OPDRACHT 1 ::
Bewerk alle records hieronder door "point" overal te vervangen door "location" en verder niets te veranderen. Laat de afbeeldingen alsjeblieft weg uit je antwoord.
══════
Ik kruis wit aan – en besef dat het de eerste keer is dat ik zo expliciet mijn kleur moet benoemen. Tijdens de maaltijd zitten alle mensen die zich als wit identificeren, om en om met de mensen die zich als zwart identificeren. Verschillen benoemen is ze in stand houden, zou ik denken, maar tijdens de avond verander ik van mening. Verschillen benoemen is ze erkennen, en geeft juist ruimte om daaraan voorbij te gaan. De tafelindeling is dan ook het enige moment dat de scheidslijn tussen afkomst expliciet wordt gemaakt. Daarna gaat het om persoonlijke gesprekken en gezamenlijke rituelen.
══════
OPDRACHT 2 ::
Hoe zijn de mensen tijdens de maaltijd volgens de tekst hierboven over de tafel verdeeld?

[Items uit een gegevensbron]
══════
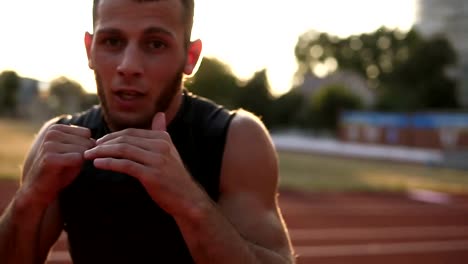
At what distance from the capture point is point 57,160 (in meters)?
2.03

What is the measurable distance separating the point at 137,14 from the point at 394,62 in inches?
2726

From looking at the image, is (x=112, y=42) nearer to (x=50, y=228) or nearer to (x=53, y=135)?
(x=53, y=135)

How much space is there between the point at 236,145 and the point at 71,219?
0.68 metres

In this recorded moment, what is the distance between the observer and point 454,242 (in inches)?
427

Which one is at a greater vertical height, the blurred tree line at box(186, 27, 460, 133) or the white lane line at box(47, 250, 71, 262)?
the white lane line at box(47, 250, 71, 262)

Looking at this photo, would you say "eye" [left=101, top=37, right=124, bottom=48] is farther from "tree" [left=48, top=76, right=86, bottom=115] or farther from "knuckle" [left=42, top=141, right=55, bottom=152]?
"tree" [left=48, top=76, right=86, bottom=115]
══════
ANTWOORD 1 ::
At what distance from the capture location is location 57,160 (in meters)?
2.03

What is the measurable distance separating the location at 137,14 from the location at 394,62 in inches?
2726

From looking at the image, is (x=112, y=42) nearer to (x=50, y=228) or nearer to (x=53, y=135)?
(x=53, y=135)

How much space is there between the location at 236,145 and the location at 71,219?
0.68 metres

In this recorded moment, what is the distance between the observer and location 454,242 (in inches)?
427

Which one is at a greater vertical height, the blurred tree line at box(186, 27, 460, 133) or the white lane line at box(47, 250, 71, 262)?
the white lane line at box(47, 250, 71, 262)

Looking at this photo, would you say "eye" [left=101, top=37, right=124, bottom=48] is farther from "tree" [left=48, top=76, right=86, bottom=115] or farther from "knuckle" [left=42, top=141, right=55, bottom=152]?
"tree" [left=48, top=76, right=86, bottom=115]

ANTWOORD 2 ::
Alle mensen die zich als wit identificeren, zitten om en om met de mensen die zich als zwart identificeren.